The economist for Japan and developed Asia at Standard Life, Govinda Finn said the region is one of the most buoyant worldwide but that current affordability measures in Australia and New Zealand are “now stretched”.
He warned that there are “rightly concerns” about whether these markets are experiencing a bubble and what could contribute to a correction.
Continuing, he argued that policymakers can take some comfort in the fact that Perth and Brisbane have a different property climate to Sydney and Melbourne.
Neverthless; “A more troubling trend in recent years has been the increase in overseas capital inflows into these cities.
“Property approvals for overseas home buyers jumped sharply in recent years. Regulating these flows can prove problematic, forcing policymakers to choose between housing affordability and the principles of capital and trade openness.”
Some respite could come in the form of a slight slowdown in the pace of foreign purchases, he added.
Mr Govinda’s analysis also highlighted the similar situations in New Zealand, Korea and Hong Kong.
“Household indebtedness is far more than just an Australian or New Zealand problem, with rapid debt accumulation across a number of other major economies in the region.”
While households have exhibited a relatively high tolerance to elevated housing debt thus far, Mr Govinda warned that in the instance of a rate rise, this tolerance would diminish.

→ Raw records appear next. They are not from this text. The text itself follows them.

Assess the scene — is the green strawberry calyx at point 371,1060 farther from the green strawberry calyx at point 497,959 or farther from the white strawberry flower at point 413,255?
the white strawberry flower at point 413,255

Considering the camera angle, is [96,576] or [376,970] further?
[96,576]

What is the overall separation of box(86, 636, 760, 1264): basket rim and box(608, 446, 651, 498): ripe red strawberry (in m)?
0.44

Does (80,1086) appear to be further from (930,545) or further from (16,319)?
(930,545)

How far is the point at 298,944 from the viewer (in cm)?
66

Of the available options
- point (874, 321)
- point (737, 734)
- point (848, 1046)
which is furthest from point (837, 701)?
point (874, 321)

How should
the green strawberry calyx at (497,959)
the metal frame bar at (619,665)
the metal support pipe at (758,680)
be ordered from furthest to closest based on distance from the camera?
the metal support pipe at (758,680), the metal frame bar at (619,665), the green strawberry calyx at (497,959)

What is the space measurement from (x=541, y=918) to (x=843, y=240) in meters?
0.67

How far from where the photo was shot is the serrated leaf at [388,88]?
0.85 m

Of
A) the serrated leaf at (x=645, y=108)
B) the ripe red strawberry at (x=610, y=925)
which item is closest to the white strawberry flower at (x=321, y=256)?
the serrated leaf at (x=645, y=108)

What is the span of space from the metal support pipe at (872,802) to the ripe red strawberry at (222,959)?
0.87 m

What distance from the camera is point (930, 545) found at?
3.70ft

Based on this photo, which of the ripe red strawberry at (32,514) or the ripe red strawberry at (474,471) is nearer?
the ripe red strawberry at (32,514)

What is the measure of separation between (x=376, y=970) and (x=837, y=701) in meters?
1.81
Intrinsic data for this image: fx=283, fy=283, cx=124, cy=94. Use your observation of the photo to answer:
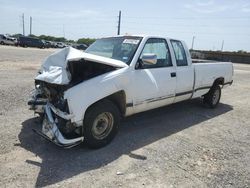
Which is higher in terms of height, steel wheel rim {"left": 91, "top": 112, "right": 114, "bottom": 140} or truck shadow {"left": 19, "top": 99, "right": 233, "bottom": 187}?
steel wheel rim {"left": 91, "top": 112, "right": 114, "bottom": 140}

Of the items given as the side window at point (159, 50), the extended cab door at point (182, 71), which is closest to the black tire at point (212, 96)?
the extended cab door at point (182, 71)

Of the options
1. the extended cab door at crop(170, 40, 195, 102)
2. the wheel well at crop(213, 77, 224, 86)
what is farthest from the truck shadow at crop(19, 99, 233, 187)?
the wheel well at crop(213, 77, 224, 86)

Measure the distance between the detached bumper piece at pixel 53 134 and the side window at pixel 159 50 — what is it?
6.73ft

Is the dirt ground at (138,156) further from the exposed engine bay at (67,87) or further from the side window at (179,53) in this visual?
the side window at (179,53)

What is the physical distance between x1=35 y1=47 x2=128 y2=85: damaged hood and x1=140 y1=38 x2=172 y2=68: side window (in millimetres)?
858

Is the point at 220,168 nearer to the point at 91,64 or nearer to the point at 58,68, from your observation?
the point at 91,64

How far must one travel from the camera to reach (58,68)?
176 inches

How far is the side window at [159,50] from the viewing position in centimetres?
556

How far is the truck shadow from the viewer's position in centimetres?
394

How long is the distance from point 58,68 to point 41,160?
142cm

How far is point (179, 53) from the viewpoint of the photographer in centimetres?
649

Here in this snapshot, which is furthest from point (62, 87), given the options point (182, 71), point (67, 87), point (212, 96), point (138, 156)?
point (212, 96)

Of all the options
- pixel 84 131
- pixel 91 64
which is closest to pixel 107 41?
pixel 91 64

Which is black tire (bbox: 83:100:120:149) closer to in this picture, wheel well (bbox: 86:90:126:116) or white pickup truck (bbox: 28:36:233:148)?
white pickup truck (bbox: 28:36:233:148)
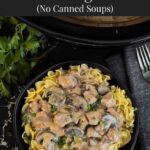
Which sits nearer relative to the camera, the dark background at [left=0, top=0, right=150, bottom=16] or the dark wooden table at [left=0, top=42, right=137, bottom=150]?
the dark background at [left=0, top=0, right=150, bottom=16]

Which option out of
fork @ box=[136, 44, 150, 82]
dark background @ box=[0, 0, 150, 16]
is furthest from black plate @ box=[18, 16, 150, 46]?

“In a world where central banks are seeking to normalise monetary policy, the sensitivity of households to either an interest rate rise or negative income is likely to be high.”
Not everyone agrees
According to the managing director of China research company, Cross Border Management, there’s no evidence that the “nefarious actions” of Chinese buyers are pushing up property prices.
CT Johnson said: “The idea of malevolent effects from Chinese investment has gained a significant following in relation to the property market, where it’s become commonplace to attribute the rapid growth in Australian housing prices to the insatiable appetite of Chinese buyers.”
However, he argued that the notion that Chinese investor interest is the driving force behind surging prices is “conspicuously short on supporting evidence”.
Speaking to Nest Egg, Mr Johnson said: “Chinese buyers are a distraction from the actual problem of housing affordability, which is being driven by low interest rates and high population growth.
“Because of their money and race, the Chinese are conspicuous, which makes it tempting to blame them for housing price increases. But that’s just not true.”
Housing is becoming “progressively less affordable for everyday Aussies”, Mr Johnson said, and this “staggering” increase is a reality that all Australians face and particularly those with smaller incomes.
However, according to Mr Johnson, this problem is tied to the “conventional” factors of low interest rates, a growing population, limited supply and a lack of available land.